The traditional Tamil celebration of Diwali begins early in the morning as Hindus go to temple to pray, give thanks and worship Lord Rama and other patron deities. The food for the morning meal is placed before an altar of candles and idols of the gods to be blessed in the ritual known as puja, which is carefully planned to take place during auspicious hours of the morning. The head of the household rings a small tinkling bell to mark the start of puja and moves an oil lamp in circles at the altar before offering the flame to each family member. They wave their hands over the flame and wash the heat and light over their heads. Tamil prayers are recited and those of us non-Hindus in attendance were encouraged to make any wish we hoped would come true. After puja, the family eats the morning meal, a feast consisting of traditional breakfast foods like dosai, vada and idly, as well as some rice with rasam or sambar and non-vegetarian gravies with chicken, mutton or fish.

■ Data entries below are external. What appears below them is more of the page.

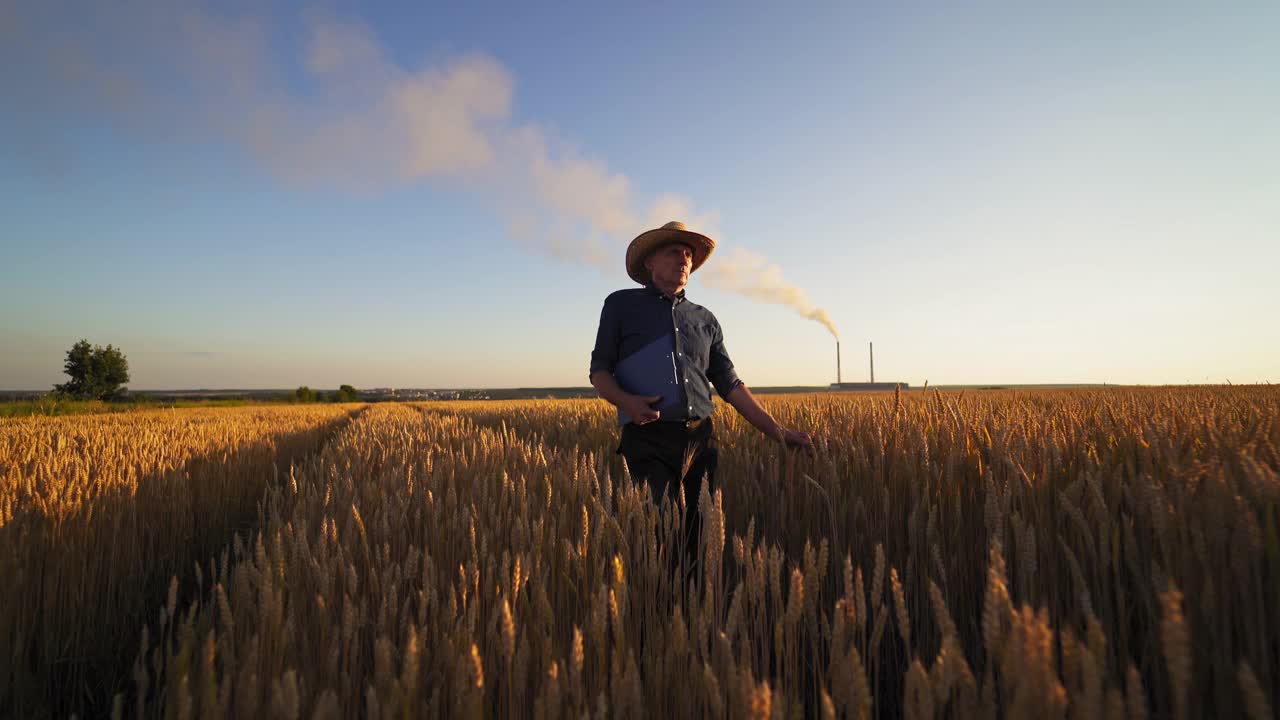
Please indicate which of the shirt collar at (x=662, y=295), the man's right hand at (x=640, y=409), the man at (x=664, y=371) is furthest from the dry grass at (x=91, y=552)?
the shirt collar at (x=662, y=295)

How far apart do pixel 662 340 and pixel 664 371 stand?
20 centimetres

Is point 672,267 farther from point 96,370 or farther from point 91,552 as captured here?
point 96,370

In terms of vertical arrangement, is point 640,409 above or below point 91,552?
above

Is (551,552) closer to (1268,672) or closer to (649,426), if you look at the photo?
(1268,672)

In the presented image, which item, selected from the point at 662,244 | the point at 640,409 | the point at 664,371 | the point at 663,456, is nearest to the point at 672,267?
the point at 662,244

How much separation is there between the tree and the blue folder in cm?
7347

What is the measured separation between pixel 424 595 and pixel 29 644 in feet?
6.77

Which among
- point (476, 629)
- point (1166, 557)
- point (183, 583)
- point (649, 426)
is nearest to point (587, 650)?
point (476, 629)

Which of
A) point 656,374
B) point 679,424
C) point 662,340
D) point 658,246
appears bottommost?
point 679,424

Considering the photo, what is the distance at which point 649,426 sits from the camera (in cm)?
360

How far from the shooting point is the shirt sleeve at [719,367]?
404 centimetres

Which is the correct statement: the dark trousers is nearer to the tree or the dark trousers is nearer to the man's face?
the man's face

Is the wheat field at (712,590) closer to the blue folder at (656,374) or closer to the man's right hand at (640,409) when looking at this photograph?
the man's right hand at (640,409)

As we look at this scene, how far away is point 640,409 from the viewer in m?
3.29
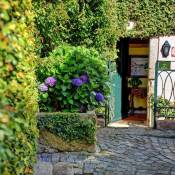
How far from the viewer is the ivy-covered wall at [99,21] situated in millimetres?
10867

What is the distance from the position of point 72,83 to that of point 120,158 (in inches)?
57.7

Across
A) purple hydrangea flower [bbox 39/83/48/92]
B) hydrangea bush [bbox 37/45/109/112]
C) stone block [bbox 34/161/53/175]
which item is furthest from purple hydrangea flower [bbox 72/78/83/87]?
stone block [bbox 34/161/53/175]

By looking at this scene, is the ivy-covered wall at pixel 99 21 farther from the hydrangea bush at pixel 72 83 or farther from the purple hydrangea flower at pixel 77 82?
the purple hydrangea flower at pixel 77 82

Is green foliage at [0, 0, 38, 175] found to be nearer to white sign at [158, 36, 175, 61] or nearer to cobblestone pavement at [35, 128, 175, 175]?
cobblestone pavement at [35, 128, 175, 175]

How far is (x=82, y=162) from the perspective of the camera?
21.2 feet

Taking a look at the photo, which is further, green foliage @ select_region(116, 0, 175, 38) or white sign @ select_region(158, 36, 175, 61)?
white sign @ select_region(158, 36, 175, 61)

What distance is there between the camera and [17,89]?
3303 mm

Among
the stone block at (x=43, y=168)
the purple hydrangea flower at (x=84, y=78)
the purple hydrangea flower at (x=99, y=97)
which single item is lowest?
the stone block at (x=43, y=168)

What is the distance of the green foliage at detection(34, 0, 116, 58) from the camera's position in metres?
10.8

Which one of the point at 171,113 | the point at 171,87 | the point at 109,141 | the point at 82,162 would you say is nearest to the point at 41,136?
the point at 82,162

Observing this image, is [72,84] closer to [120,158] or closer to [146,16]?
[120,158]

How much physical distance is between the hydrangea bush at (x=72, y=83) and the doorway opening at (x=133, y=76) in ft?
17.9

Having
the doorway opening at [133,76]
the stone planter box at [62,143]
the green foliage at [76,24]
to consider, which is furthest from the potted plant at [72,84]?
the doorway opening at [133,76]

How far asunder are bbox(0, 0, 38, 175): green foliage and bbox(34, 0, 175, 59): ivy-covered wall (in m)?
6.58
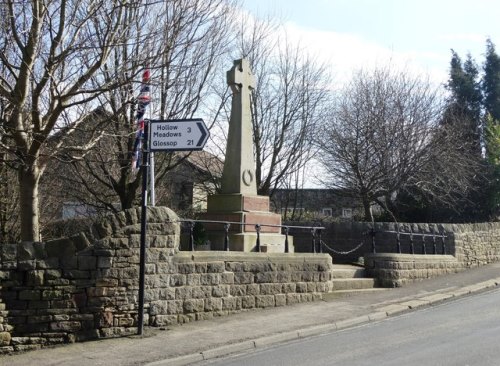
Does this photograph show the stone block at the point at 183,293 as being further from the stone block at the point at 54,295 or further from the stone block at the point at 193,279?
the stone block at the point at 54,295

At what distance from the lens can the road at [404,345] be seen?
23.4 feet

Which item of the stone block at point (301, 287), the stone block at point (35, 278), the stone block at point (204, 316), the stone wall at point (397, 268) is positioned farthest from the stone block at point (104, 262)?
the stone wall at point (397, 268)

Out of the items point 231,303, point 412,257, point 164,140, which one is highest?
point 164,140

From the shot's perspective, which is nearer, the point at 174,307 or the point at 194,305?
the point at 174,307

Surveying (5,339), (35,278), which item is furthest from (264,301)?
(5,339)

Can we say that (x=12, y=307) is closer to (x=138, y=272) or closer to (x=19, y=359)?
(x=19, y=359)

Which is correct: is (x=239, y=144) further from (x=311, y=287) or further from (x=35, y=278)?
(x=35, y=278)

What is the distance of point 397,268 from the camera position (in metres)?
14.2

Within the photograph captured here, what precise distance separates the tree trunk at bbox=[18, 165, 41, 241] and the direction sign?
198 cm

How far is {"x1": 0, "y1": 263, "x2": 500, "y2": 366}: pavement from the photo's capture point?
7418 millimetres

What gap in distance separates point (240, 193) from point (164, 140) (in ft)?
15.0

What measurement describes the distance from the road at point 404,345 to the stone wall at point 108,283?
210 centimetres

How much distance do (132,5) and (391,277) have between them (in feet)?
29.7

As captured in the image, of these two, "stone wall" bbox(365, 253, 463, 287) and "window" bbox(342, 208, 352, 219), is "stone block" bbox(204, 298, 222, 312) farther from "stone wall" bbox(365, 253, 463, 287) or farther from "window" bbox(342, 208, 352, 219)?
"window" bbox(342, 208, 352, 219)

All is served on the traditional banana leaf and is followed by Diwali sweets.
After the meal, people take to the streets to burst the morning round of crackers. Most of these are just noisemakers as the glowing sparkling ones are reserved for nighttime. Constant popping and explosions are heard throughout the day. The one sure precaution for safety is the long charcoal stick that is used to light the crackers. This allows you an extra meter or so of a head start as you scamper to the other side of the street to brace yourself for the small but loud explosion. In the meantime and throughout the day, friends, family and neighbors will visit each other and exchange bags, boxes or trays lined with banana leaves bearing traditional Diwali sweets. One beautiful thing about Pondicherry is that local Tamil traditions often collide and combine with French or other Western expat influences. The boxes of American Junior Mints that I took to my Diwali hosts were blessed during puja and then found their way onto the tray of traditional sweets that was distributed among the neighbors.
But even the celebrations of Diwali could not break the daily rhythm of Pondicherry. The mid-afternoon lull that normally occurs as people slink to their couches and beds to take naps after lunch still brought a quiet break during the day of crackers. And while the celebrations picked up again in the evening, this time with full form fireworks or “outs” being shot from the middle of busy streets and from rooftops, the skies and the streets of this small town were pretty much quiet by 11pm. Unless of course, you managed to find a group of foreigners or Northern Indians (who typically celebrate Diwali with much more enthusiasm than southerners) – neither of which are at all uncommon in this cosmopolitan oasis – who took full advantage of the festival (and Pondicherry’s famously low alcohol prices) until the early hours of the morning. After all, this is a place where Tamil culture and expat culture meet, a place where people can experience both and choose aspects from either and make them their own. So whether celebrated with candles, crackers, lanterns or stringed-lights, Diwali lit up the town.